Literature DB >> 20978174

Global histone modification patterns as prognostic markers to classify glioma patients.

Bo-lin Liu1, Jin-xiang Cheng, Xiang Zhang, Rui Wang, Wei Zhang, Hong Lin, Xian Xiao, Sang Cai, Xiao-yan Chen, Hong Cheng.   

Abstract

BACKGROUND: An altered pattern of epigenetic modifications is central to the development and progression of various tumors.

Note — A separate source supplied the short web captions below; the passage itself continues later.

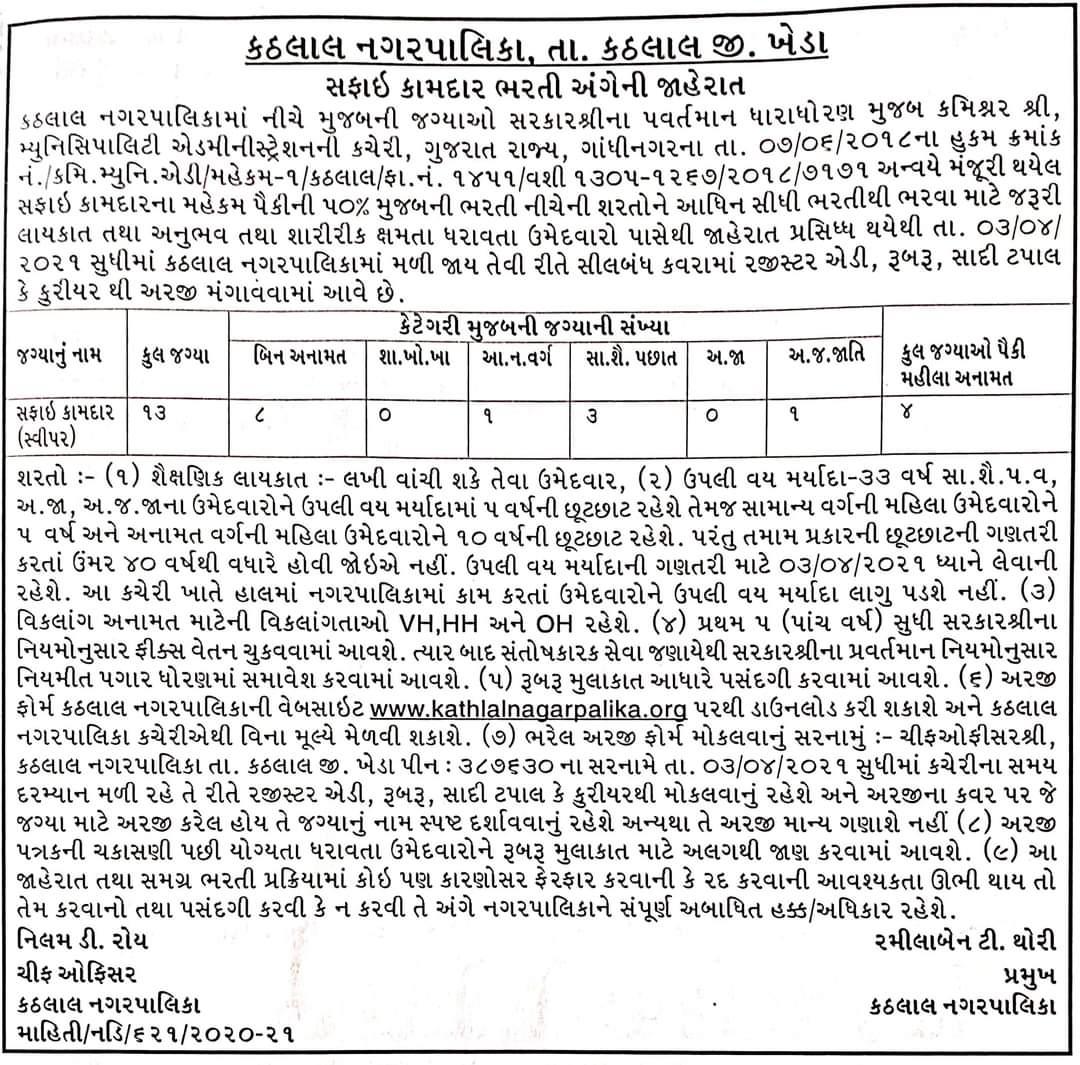 Kathlal Nagarpalika Safai Kamdar Bharti 2021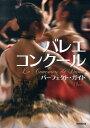 【送料無料】バレエ・コンクール パーフェクト・ガイド [ クララ ]
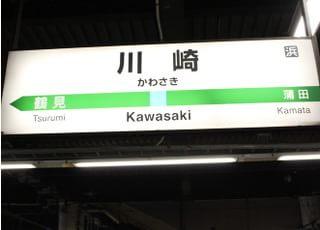 こちらが最寄り駅になります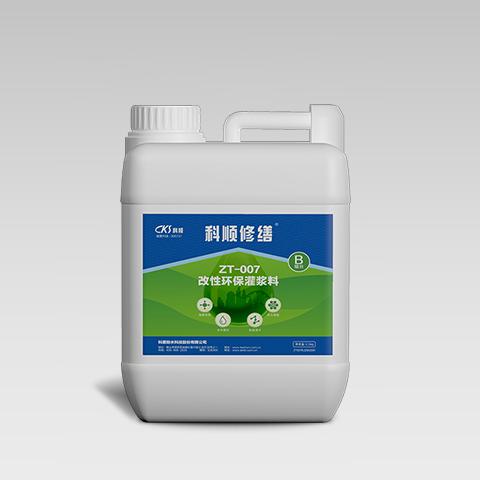 ZT-007改性环保灌浆料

We studied epigenetic changes involving multiple modifications of histones to better predict prognosis of glioma patients.
METHODS: Immunohistochemistry was done to investigate global histone modification expression of histone 3 lysine 4 dimethylation (H3K4diMe), histone 4 arginine 3 monomethylation (H4R3monoMe), histone 4 lysine 20 trimethylation (H4K20triMe), and acetylation of histone 3 lysine 9 (H3K9Ac), histone 3 lysine 18 (H3K18Ac), histone 4 lysine 12 (H4K12Ac), and histone 4 lysine 16 (H4K16Ac) in resected tumor samples of 230 glioma patients. Data were analyzed using a recursive partitioning analysis (RPA).
RESULTS: RPA classified the patients into 10 distinct prognostic groups based on WHO grade, histology, and histone modifications: H3K9Ac (<88% or ≥88% tumor cells), H3K4diMe (<64% or ≥64% tumor cells), H3K18Ac (<74% or ≥74% tumor cells), and H4K20triMe (<75% or ≥75% tumor cells). The 10 groups were associated with significantly different progression-free (P < 0.0001) and overall survival (P < 0.0001). Cox proportional hazards models including age, sex, WHO grade, histology, extent of tumor resection, Karnofsky performance status score, and RPA groups retained age and RPA groups as the sole independent factors significantly influencing overall survival. For progression-free survival, RPA grouping was the only independent prognostic factor.
CONCLUSIONS: Multiple histone modifications seem to have prognostic relevance in glioma. IMPACT: Further evaluation of histone modifications as prognostic markers of treatment and predictors of chemotherapy response using histone deacetylase inhibitors is warranted. ©2010 AACR.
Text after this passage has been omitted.